- Opening Delimiter -
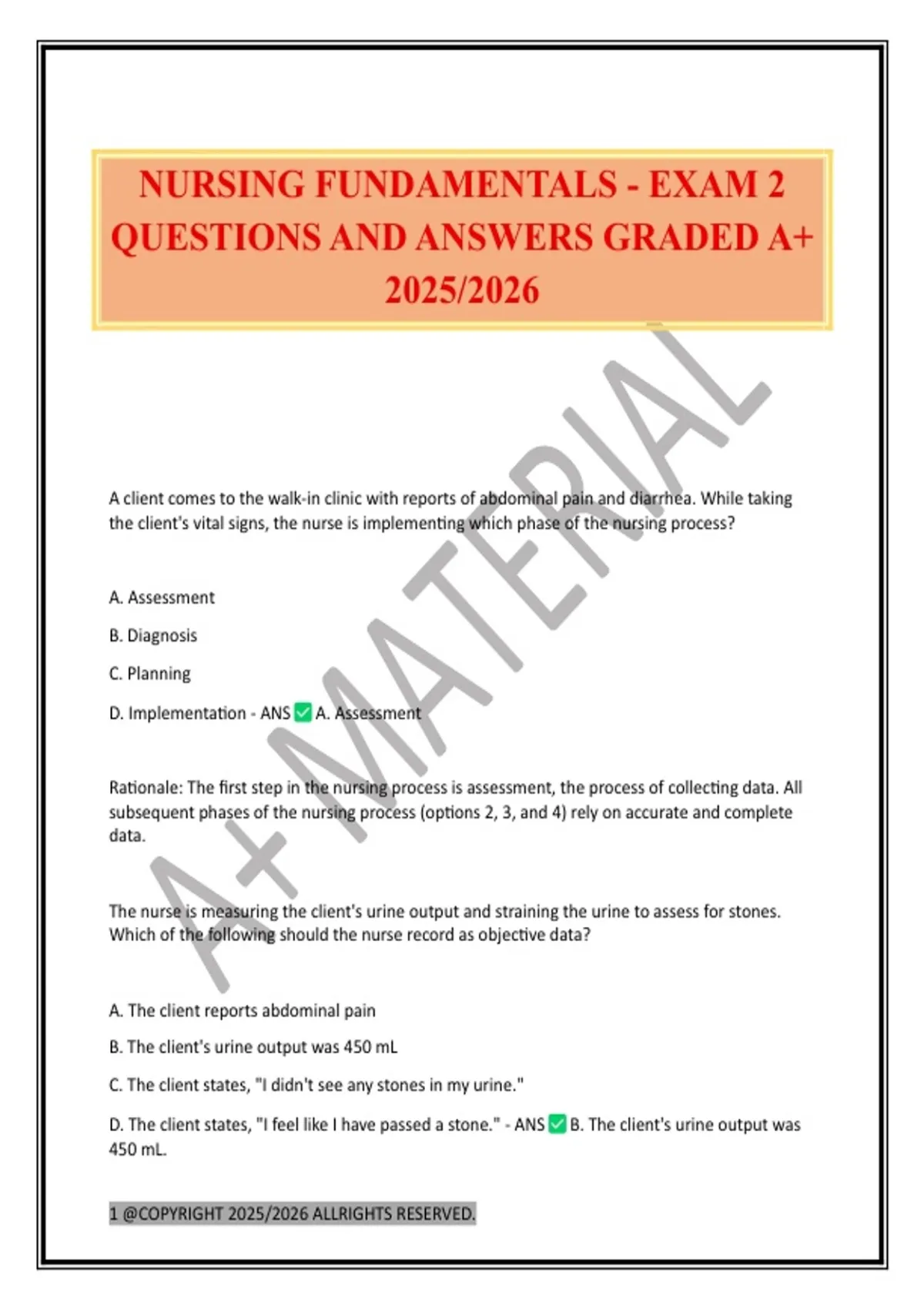 NURSING FUNDAMENTALS - EXAM 2 QUESTIONS AND ANSWERS GRADED A+ 2025/2026

A+ MATERIAL

A client comes to the walk-in clinic with reports of abdominal pain and diarrhea. While taking the client's vital signs, the nurse is implementing which phase of the nursing process?

A. Assessment

B. Diagnosis

C. Planning

D. Implementation - ANS ✅ A. Assessment

Rationale: The first step in the nursing process is assessment, the process of collecting data. All subsequent phases of the nursing process (options 2, 3, and 4) rely on accurate and complete data.

The nurse is measuring the client's urine output and straining the urine to assess for stones. Which of the following should the nurse record as objective data?

A. The client reports abdominal pain

B. The client's urine output was 450 mL

C. The client states, "I didn't see any stones in my urine."

D. The client states, "I feel like I have passed a stone." - ANS ✅ B. The client's urine output was 450 mL.

1 @COPYRIGHT 2025/2026 ALLRIGHTS RESERVED.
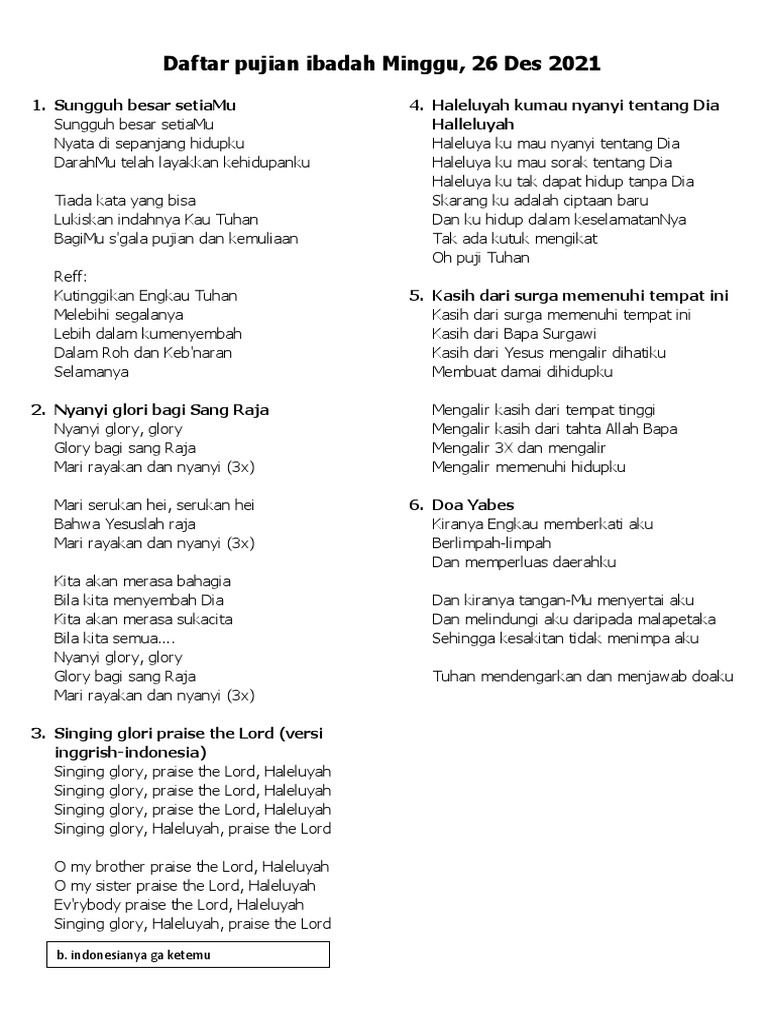 Daftar pujian ibadah Minggu, 26 Des 2021

1. Sungguh besar setiaMu
Sungguh besar setiaMu
Nyata di sepanjang hidupku
DarahMu telah layakkan kehidupanku

Tiada kata yang bisa
Lukiskan indahnya Kau Tuhan
BagiMu s'gala pujian dan kemuliaan

Reff:
Kutinggikan Engkau Tuhan
Melebihi segalanya
Lebih dalam kumenyembah
Dalam Roh dan Keb'naran
Selamanya

2. Nyanyi glori bagi Sang Raja
Nyanyi glory, glory
Glory bagi sang Raja
Mari rayakan dan nyanyi (3x)

Mari serukan hei, serukan hei
Bahwa Yesuslah raja
Mari rayakan dan nyanyi (3x)

Kita akan merasa bahagia
Bila kita menyembah Dia
Kita akan merasa sukacita
Bila kita semua....
Nyanyi glory, glory
Glory bagi sang Raja
Mari rayakan dan nyanyi (3x)

3. Singing glori praise the Lord (versi inggrish-indonesia)
Singing glory, praise the Lord, Haleluyah
Singing glory, praise the Lord, Haleluyah
Singing glory, praise the Lord, Haleluyah
Singing glory, Haleluyah, praise the Lord

O my brother praise the Lord, Haleluyah
O my sister praise the Lord, Haleluyah
Ev'rybody praise the Lord, Haleluyah
Singing glory, Haleluyah, praise the Lord

b. indonesianya ga ketemu

4. Haleluyah kumau nyanyi tentang Dia Halleluyah
Haleluya ku mau nyanyi tentang Dia
Haleluya ku mau sorak tentang Dia
Haleluya ku tak dapat hidup tanpa Dia
Skarang ku adalah ciptaan baru
Dan ku hidup dalam keselamatanNya
Tak ada kutuk mengikat
Oh puji Tuhan

5. Kasih dari surga memenuhi tempat ini
Kasih dari surga memenuhi tempat ini
Kasih dari Bapa Surgawi
Kasih dari Yesus mengalir dihatiku
Membuat damai dihidupku

Mengalir kasih dari tempat tinggi
Mengalir kasih dari tahta Allah Bapa
Mengalir 3X dan mengalir
Mengalir memenuhi hidupku

6. Doa Yabes
Kiranya Engkau memberkati aku
Berlimpah-limpah
Dan memperluas daerahku

Dan kiranya tangan-Mu menyertai aku
Dan melindungi aku daripada malapetaka
Sehingga kesakitan tidak menimpa aku

Tuhan mendengarkan dan menjawab doaku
- Closing Delimiter -
[THE TASK] What is the number of lines above that hold the word "tempat"? Answer with that number alone.

[FINISHED EXERCISE] 3